[Entries taken from a collection]
** start **

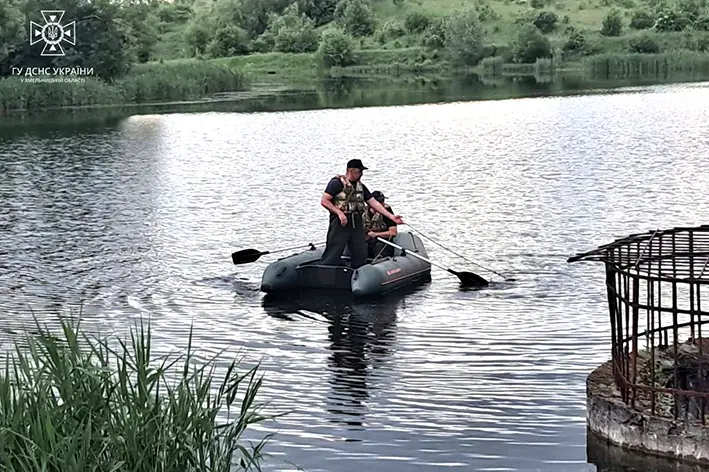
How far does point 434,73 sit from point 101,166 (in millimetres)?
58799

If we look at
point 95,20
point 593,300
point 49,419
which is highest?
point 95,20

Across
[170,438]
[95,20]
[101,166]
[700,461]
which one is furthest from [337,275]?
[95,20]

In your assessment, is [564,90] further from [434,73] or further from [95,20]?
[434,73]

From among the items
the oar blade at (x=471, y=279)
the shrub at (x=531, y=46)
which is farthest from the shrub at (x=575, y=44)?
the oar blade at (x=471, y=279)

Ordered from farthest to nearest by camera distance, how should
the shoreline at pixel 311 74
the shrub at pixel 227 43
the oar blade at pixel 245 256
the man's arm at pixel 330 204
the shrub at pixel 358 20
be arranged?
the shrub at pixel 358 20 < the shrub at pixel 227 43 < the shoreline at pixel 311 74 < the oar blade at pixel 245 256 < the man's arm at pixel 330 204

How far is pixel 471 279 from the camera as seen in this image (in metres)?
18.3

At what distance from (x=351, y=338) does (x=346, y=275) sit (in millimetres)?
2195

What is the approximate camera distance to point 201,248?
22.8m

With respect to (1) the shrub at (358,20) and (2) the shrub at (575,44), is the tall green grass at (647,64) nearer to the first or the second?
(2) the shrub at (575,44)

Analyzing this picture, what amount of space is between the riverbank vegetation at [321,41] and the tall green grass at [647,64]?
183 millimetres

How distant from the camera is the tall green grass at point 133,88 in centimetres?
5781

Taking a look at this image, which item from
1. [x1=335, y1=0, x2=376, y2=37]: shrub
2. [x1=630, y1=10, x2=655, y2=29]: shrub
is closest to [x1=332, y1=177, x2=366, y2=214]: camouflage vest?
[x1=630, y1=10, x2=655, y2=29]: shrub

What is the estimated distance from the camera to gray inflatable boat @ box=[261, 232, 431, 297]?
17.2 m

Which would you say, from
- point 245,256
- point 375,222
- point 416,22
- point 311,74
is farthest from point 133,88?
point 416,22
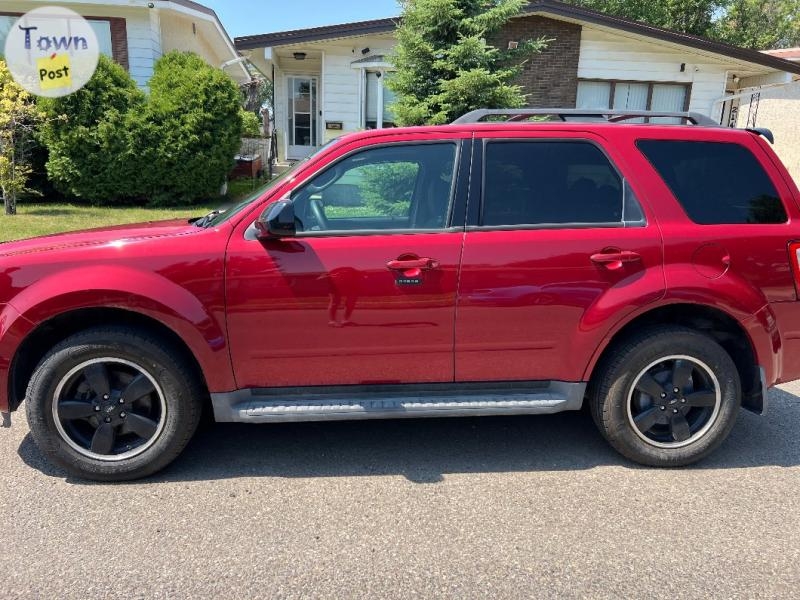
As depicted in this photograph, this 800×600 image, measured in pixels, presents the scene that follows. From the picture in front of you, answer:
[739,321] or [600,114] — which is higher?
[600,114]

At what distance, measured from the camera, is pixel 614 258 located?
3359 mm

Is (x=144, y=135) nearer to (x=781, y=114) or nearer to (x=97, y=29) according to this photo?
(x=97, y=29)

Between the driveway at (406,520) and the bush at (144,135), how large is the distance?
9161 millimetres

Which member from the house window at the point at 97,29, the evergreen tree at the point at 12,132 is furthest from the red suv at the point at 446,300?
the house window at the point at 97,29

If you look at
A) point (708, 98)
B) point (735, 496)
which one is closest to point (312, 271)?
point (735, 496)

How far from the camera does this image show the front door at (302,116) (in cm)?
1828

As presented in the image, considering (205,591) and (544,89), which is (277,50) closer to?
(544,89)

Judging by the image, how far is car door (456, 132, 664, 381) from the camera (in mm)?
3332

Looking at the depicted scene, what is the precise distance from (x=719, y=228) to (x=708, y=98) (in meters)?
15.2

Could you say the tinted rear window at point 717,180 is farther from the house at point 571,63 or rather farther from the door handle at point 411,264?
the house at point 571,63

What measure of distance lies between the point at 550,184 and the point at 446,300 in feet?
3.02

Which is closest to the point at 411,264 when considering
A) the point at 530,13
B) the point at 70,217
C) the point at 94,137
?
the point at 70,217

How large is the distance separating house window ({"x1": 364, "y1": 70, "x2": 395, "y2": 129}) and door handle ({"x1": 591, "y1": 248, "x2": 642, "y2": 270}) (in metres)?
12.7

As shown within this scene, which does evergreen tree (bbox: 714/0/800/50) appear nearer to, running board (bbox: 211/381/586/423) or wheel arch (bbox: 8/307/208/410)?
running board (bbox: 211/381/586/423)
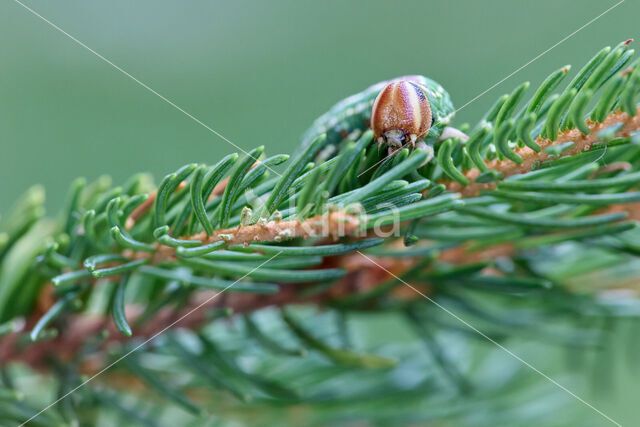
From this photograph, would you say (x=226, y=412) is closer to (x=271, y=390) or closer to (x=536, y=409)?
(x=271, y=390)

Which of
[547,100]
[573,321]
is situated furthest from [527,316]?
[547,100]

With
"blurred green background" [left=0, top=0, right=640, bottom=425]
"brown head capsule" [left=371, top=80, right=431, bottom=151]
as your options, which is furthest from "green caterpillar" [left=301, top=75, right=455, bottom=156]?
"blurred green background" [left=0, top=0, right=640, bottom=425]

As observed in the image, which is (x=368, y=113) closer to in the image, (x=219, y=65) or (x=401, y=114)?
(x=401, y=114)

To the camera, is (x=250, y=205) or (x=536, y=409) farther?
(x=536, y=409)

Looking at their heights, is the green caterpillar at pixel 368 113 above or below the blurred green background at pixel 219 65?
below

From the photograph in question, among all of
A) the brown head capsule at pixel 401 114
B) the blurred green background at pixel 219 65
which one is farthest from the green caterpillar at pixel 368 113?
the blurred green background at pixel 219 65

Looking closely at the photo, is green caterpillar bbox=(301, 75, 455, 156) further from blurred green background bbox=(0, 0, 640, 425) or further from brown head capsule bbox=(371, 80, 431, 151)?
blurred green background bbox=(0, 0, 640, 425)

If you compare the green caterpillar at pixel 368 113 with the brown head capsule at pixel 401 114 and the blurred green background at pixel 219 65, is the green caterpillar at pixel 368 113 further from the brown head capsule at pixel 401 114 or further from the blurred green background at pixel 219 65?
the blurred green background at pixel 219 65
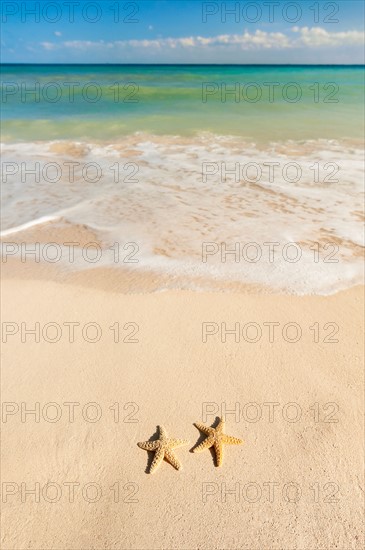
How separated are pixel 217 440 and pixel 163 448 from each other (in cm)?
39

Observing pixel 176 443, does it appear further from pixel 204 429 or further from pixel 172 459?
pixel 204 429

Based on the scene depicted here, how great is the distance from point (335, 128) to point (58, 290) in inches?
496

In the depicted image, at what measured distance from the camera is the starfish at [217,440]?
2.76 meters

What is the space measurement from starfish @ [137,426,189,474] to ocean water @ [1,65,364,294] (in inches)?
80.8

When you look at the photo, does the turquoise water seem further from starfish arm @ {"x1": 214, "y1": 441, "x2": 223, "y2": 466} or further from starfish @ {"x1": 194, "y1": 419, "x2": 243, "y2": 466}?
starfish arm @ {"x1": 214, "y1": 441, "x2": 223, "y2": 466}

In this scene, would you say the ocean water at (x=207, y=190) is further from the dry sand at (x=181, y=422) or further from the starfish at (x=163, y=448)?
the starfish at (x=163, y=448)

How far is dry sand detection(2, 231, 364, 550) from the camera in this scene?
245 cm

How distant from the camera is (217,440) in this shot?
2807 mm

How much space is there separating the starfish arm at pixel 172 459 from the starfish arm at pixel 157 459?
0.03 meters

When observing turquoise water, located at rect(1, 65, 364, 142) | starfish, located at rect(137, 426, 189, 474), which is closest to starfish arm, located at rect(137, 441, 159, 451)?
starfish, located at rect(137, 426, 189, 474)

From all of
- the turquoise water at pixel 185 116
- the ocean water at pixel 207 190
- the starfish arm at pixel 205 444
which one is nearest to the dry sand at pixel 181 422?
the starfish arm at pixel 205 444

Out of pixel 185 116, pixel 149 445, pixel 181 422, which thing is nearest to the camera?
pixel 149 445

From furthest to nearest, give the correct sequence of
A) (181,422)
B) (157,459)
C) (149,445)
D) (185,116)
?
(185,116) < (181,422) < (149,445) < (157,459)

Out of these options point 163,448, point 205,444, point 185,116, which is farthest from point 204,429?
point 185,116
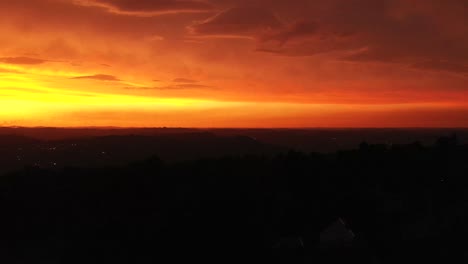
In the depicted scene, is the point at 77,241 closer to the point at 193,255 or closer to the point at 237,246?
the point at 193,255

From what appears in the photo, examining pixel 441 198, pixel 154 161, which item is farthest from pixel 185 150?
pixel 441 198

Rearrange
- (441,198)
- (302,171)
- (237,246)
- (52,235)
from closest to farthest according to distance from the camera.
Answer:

** end **

■ **Task description**: Rewrite every line of the items above as a numbered list, skipping the blank lines and leaving out the pictures.

■ **Result for this exercise**:
1. How far does point 434,73 sit from point 101,166 (in millimetres)?
2. 58799
3. If we look at
4. point 95,20
5. point 593,300
6. point 49,419
7. which is highest?
8. point 95,20
9. Across
10. [170,438]
11. [95,20]
12. [101,166]
13. [700,461]
14. which one is furthest from [337,275]?
15. [95,20]
16. In your assessment, is [564,90] further from [434,73] or further from [95,20]?
17. [434,73]
18. From among the items
19. the oar blade at (x=471, y=279)
20. the shrub at (x=531, y=46)
21. which is farthest from the shrub at (x=575, y=44)?
22. the oar blade at (x=471, y=279)
23. Ordered from farthest to nearest by camera distance, how should
24. the shoreline at pixel 311 74
25. the shrub at pixel 227 43
26. the oar blade at pixel 245 256
27. the man's arm at pixel 330 204
28. the shrub at pixel 358 20
29. be arranged?
30. the shrub at pixel 358 20 < the shrub at pixel 227 43 < the shoreline at pixel 311 74 < the oar blade at pixel 245 256 < the man's arm at pixel 330 204
31. How far is pixel 471 279 from the camera as seen in this image (in metres)?
32. 18.3
33. At what distance from (x=351, y=338) does (x=346, y=275) sit (in millimetres)?
34. 2195
35. What is the approximate camera distance to point 201,248?
36. 22.8m
37. With respect to (1) the shrub at (358,20) and (2) the shrub at (575,44), is the tall green grass at (647,64) nearer to the first or the second?
38. (2) the shrub at (575,44)
39. Analyzing this picture, what amount of space is between the riverbank vegetation at [321,41] and the tall green grass at [647,64]?
40. 183 millimetres
41. How distant from the camera is the tall green grass at point 133,88 in centimetres?
42. 5781
43. Taking a look at this image, which item from
44. 1. [x1=335, y1=0, x2=376, y2=37]: shrub
45. 2. [x1=630, y1=10, x2=655, y2=29]: shrub
46. is closest to [x1=332, y1=177, x2=366, y2=214]: camouflage vest?
47. [x1=630, y1=10, x2=655, y2=29]: shrub
48. What is the estimated distance from the camera to gray inflatable boat @ box=[261, 232, 431, 297]?
49. 17.2 m
50. Which would you say, from
51. - point 245,256
52. - point 375,222
53. - point 416,22
54. - point 311,74
55. is farthest from point 133,88?
56. point 416,22
57. As depicted in this photograph, this 800×600 image, measured in pixels, presents the scene that follows. From the picture in front of you, answer:
58. [739,321] or [600,114] — which is higher?
59. [600,114]
60. At what distance, measured from the camera, is pixel 614 258 located?
61. 3359 mm
62. Is (x=144, y=135) nearer to (x=781, y=114) or nearer to (x=97, y=29) according to this photo?
63. (x=97, y=29)
64. Between the driveway at (406,520) and the bush at (144,135), how large is the distance?
65. 9161 millimetres
66. Which member from the house window at the point at 97,29, the evergreen tree at the point at 12,132 is furthest from the red suv at the point at 446,300?
67. the house window at the point at 97,29
68. If you look at
69. A) point (708, 98)
70. B) point (735, 496)
71. which one is closest to point (312, 271)?
72. point (735, 496)
73. How far from the camera does this image show the front door at (302,116) (in cm)?
74. 1828
75. As presented in the image, considering (205,591) and (544,89), which is (277,50) closer to?
76. (544,89)
77. Judging by the image, how far is car door (456, 132, 664, 381) from the camera (in mm)?
78. 3332
79. Looking at the depicted scene, what is the precise distance from (x=719, y=228) to (x=708, y=98) (in meters)?
80. 15.2
81. Could you say the tinted rear window at point 717,180 is farther from the house at point 571,63 or rather farther from the door handle at point 411,264?
82. the house at point 571,63
83. What measure of distance lies between the point at 550,184 and the point at 446,300 in feet?
84. 3.02
85. Which is closest to the point at 411,264 when considering
86. A) the point at 530,13
87. B) the point at 70,217
88. C) the point at 94,137
89. ?
90. the point at 70,217
91. How large is the distance separating house window ({"x1": 364, "y1": 70, "x2": 395, "y2": 129}) and door handle ({"x1": 591, "y1": 248, "x2": 642, "y2": 270}) (in metres)?
92. 12.7
93. As shown within this scene, which does evergreen tree (bbox: 714/0/800/50) appear nearer to, running board (bbox: 211/381/586/423) or wheel arch (bbox: 8/307/208/410)?
94. running board (bbox: 211/381/586/423)
95. From this photograph, would you say (x=226, y=412) is closer to (x=271, y=390) or closer to (x=536, y=409)?
96. (x=271, y=390)
97. Which of
98. [547,100]
99. [573,321]
100. is situated furthest from [527,316]?
101. [547,100]
102. With
103. "blurred green background" [left=0, top=0, right=640, bottom=425]
104. "brown head capsule" [left=371, top=80, right=431, bottom=151]
105. as your options, which is furthest from "green caterpillar" [left=301, top=75, right=455, bottom=156]?
106. "blurred green background" [left=0, top=0, right=640, bottom=425]
107. As observed in the image, which is (x=368, y=113) closer to in the image, (x=219, y=65) or (x=401, y=114)?
108. (x=401, y=114)
109. To the camera, is (x=250, y=205) or (x=536, y=409) farther?
110. (x=536, y=409)
111. Looking at their heights, is the green caterpillar at pixel 368 113 above or below the blurred green background at pixel 219 65?
112. below
113. From the photograph in question, among all of
114. A) the brown head capsule at pixel 401 114
115. B) the blurred green background at pixel 219 65
116. which one is farthest from the green caterpillar at pixel 368 113?
117. the blurred green background at pixel 219 65
118. Looking closely at the photo, is green caterpillar bbox=(301, 75, 455, 156) further from blurred green background bbox=(0, 0, 640, 425) or further from brown head capsule bbox=(371, 80, 431, 151)?
119. blurred green background bbox=(0, 0, 640, 425)
120. If you compare the green caterpillar at pixel 368 113 with the brown head capsule at pixel 401 114 and the blurred green background at pixel 219 65, is the green caterpillar at pixel 368 113 further from the brown head capsule at pixel 401 114 or further from the blurred green background at pixel 219 65?
121. the blurred green background at pixel 219 65
122. How separated are pixel 217 440 and pixel 163 448 from each other (in cm)?
123. 39
124. Observing pixel 176 443, does it appear further from pixel 204 429 or further from pixel 172 459?
125. pixel 204 429
126. Based on the scene depicted here, how great is the distance from point (335, 128) to point (58, 290) in inches?
127. 496
128. In the depicted image, at what measured distance from the camera is the starfish at [217,440]?
129. 2.76 meters
130. What is the space measurement from starfish @ [137,426,189,474] to ocean water @ [1,65,364,294] (in inches)?
131. 80.8
132. When you look at the photo, does the turquoise water seem further from starfish arm @ {"x1": 214, "y1": 441, "x2": 223, "y2": 466} or further from starfish @ {"x1": 194, "y1": 419, "x2": 243, "y2": 466}?
133. starfish arm @ {"x1": 214, "y1": 441, "x2": 223, "y2": 466}
134. In this scene, would you say the ocean water at (x=207, y=190) is further from the dry sand at (x=181, y=422) or further from the starfish at (x=163, y=448)?
135. the starfish at (x=163, y=448)
136. How far is dry sand detection(2, 231, 364, 550) from the camera in this scene?
137. 245 cm
138. How distant from the camera is (217,440) in this shot?
139. 2807 mm
140. How much space is there separating the starfish arm at pixel 172 459 from the starfish arm at pixel 157 459?
141. 0.03 meters
142. When observing turquoise water, located at rect(1, 65, 364, 142) | starfish, located at rect(137, 426, 189, 474), which is closest to starfish arm, located at rect(137, 441, 159, 451)?
143. starfish, located at rect(137, 426, 189, 474)
144. From all of
145. - the turquoise water at pixel 185 116
146. - the ocean water at pixel 207 190
147. - the starfish arm at pixel 205 444
148. which one is nearest to the dry sand at pixel 181 422?
149. the starfish arm at pixel 205 444
150. Out of pixel 185 116, pixel 149 445, pixel 181 422, which thing is nearest to the camera?
151. pixel 149 445
152. From furthest to nearest, give the correct sequence of
153. A) (181,422)
154. B) (157,459)
155. C) (149,445)
156. D) (185,116)
157. ?
158. (185,116) < (181,422) < (149,445) < (157,459)
159. Out of these options point 163,448, point 205,444, point 185,116, which is farthest from point 204,429?
160. point 185,116
161. In the depicted scene, is the point at 77,241 closer to the point at 193,255 or closer to the point at 237,246?
162. the point at 193,255
163. From what appears in the photo, examining pixel 441 198, pixel 154 161, which item is farthest from pixel 185 150?
164. pixel 441 198
165. Rearrange
166. - (441,198)
167. - (302,171)
168. - (237,246)
169. - (52,235)
170. from closest to farthest according to distance from the camera.
171. Answer:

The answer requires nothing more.